Das OLG Hamburg hielt die Aussage aber dennoch für wettbewerbswidrig, da der Fachinformation nicht zu entnehmen war, dass es keine Kontraindikationen oder Warnhinweise gibt und aus der Fachinformation auch nicht folgte, dass das Fehlen solcher Gegenanzeigen wissenschaftlich nachgewiesen ist. Nach Auffassung des Gerichts würde der von der Werbung angesprochene Verkehr bei einer solchen Aussage aber genau das erwarten.
Das Gericht ging sogar noch einen Schritt weiter und sagte, dass eine klare Aussage durch einen Fußnotenhinweis nicht eingeschränkt oder relativiert werden kann.
Fußnotenhinweise oft nicht zielführend
Die Entscheidung zeigt einmal mehr, dass Fußnotenhinweise in der Praxis in vielen Fällen kaum zum gewünschten Ergebnis führen, nämlich die gewünschte Werbeaussage zu treffen und in der Fußnote die Hintergründe darzustellen. In diesem Fall kann man sich auch die Frage stellen, wie das Gericht entschieden hätte, wenn die Werbeaussage beispielsweise wie folgt formuliert gewesen wäre: „Keine Kontraindikationen oder Warnhinweise in der Fachinformation enthalten“. Diese Aussage ist objektiv richtig und sollte auch nicht dazu führen, dass die angesprochenen Verkehrskreise davon ausgehen, dass es solche Kontraindikationen oder Warnhinweise nicht gibt. In diesem Sinne hätte man die konkret getroffene Werbeaussage aber ebenfalls verstehen können, da ja auf die Fachinformation als Quellangabe verwiesen wurde.
Im Ergebnis ist die Entscheidung aber gut nachvollziehbar, da der Eindruck, ein Medikament hätte keine schädlichen Wirkungen, grundsätzlich nach allgemeiner Ansicht stets falsch ist. Denn das ist zumindest bei apothekenpflichtigen Medikamenten in aller Regel nicht der Fall. Es bedarf schon eines besonders klaren wissenschaftlichen Nachweises, um die Aussage tragfähig zu machen.

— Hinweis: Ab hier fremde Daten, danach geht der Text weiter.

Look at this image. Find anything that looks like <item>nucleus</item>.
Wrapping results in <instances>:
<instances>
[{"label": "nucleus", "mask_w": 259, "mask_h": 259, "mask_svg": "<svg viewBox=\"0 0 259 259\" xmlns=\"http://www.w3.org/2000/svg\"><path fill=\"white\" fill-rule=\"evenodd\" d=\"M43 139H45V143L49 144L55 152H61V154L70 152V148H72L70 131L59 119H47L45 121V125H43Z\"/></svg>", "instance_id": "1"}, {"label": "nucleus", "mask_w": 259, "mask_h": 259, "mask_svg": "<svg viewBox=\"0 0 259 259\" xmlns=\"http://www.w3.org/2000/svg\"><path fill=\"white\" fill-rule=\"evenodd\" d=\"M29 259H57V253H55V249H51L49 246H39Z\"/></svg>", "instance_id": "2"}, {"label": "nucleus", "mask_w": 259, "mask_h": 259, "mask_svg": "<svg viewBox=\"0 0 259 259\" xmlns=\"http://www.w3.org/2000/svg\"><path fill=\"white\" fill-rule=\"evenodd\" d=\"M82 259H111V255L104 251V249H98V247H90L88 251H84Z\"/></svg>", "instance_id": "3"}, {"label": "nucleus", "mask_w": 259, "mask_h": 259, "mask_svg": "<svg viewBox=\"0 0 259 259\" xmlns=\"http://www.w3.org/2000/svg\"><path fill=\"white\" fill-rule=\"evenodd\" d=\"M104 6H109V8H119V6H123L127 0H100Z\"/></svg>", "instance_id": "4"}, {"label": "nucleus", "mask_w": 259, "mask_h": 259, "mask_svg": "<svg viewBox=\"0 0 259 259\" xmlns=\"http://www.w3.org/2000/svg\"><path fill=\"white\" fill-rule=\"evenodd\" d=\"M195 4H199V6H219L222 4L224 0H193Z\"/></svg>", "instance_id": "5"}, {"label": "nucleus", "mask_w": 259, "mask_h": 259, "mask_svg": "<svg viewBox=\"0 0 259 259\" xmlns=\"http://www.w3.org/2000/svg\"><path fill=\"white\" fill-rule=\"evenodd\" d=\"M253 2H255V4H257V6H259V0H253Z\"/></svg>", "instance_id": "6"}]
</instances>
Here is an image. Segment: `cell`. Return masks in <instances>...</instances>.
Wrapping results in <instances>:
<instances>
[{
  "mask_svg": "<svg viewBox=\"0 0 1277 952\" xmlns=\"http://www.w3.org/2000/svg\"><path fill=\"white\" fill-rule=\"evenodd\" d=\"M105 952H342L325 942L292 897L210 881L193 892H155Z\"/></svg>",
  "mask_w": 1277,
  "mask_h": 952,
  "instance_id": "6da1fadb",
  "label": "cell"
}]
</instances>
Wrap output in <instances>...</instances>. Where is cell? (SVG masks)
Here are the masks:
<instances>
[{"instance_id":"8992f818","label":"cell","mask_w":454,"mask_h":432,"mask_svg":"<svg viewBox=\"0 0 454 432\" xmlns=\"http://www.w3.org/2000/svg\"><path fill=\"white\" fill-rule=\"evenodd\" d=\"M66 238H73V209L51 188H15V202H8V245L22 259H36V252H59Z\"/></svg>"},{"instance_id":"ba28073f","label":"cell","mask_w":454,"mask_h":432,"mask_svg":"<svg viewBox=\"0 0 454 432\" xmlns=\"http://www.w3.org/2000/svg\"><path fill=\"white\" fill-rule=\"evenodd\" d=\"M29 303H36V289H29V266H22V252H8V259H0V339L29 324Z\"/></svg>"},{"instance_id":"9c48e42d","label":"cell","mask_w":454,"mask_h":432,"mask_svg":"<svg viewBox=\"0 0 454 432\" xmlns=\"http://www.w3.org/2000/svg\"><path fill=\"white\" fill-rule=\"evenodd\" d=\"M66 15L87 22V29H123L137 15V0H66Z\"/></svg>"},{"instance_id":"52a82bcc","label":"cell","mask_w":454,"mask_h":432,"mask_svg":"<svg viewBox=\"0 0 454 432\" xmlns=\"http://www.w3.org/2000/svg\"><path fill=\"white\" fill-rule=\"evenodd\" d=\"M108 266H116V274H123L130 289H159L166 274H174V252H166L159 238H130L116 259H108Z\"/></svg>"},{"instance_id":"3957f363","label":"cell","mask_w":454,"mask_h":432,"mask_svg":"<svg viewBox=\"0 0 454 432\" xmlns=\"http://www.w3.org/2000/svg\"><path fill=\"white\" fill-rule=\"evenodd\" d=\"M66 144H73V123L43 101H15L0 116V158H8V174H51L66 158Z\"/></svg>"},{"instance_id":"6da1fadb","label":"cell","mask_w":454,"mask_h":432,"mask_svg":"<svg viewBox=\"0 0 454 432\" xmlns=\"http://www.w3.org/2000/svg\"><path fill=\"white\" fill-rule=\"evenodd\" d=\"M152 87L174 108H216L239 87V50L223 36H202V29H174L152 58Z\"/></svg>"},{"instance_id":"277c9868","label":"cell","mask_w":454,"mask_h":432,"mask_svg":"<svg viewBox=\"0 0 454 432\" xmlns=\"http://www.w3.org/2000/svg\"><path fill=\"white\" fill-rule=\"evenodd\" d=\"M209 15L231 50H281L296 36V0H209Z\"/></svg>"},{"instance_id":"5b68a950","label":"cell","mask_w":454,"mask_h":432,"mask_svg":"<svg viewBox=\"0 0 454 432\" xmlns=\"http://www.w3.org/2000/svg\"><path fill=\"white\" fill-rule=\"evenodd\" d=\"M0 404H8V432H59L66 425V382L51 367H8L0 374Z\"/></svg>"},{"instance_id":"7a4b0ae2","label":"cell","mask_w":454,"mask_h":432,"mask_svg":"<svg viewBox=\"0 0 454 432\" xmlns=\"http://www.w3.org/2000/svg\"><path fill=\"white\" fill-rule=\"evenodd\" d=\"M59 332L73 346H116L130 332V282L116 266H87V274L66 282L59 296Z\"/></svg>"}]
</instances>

Dieser Fall zeigt überdies auch noch einmal auf, dass Pharmaunternehmen bei der (finanziellen) Unterstützung von wissenschaftlichen Artikeln, die auch werblichen Charakter haben können, sehr vorsichtig sein müssen. Die Gerichte gehen schnell von einer Zurechnung der Inhalte aus, und zwar ungeachtet der Tatsache, wie ein Fachartikel tatsächlich zustande kommt. Bei einem Hinweis wie „mit freundlicher Unterstützung von …“ müssen Pharmaunternehmen deshalb grundsätzlich mit einer Zurechnung der darin enthaltenen Aussagen rechnen. Das bedeutet für das pharmazeutische Unternehmen, dass es dann auch die strengen werberechtlichen Anforderungen des Heilmittelwerbegesetzes berücksichtigen muss.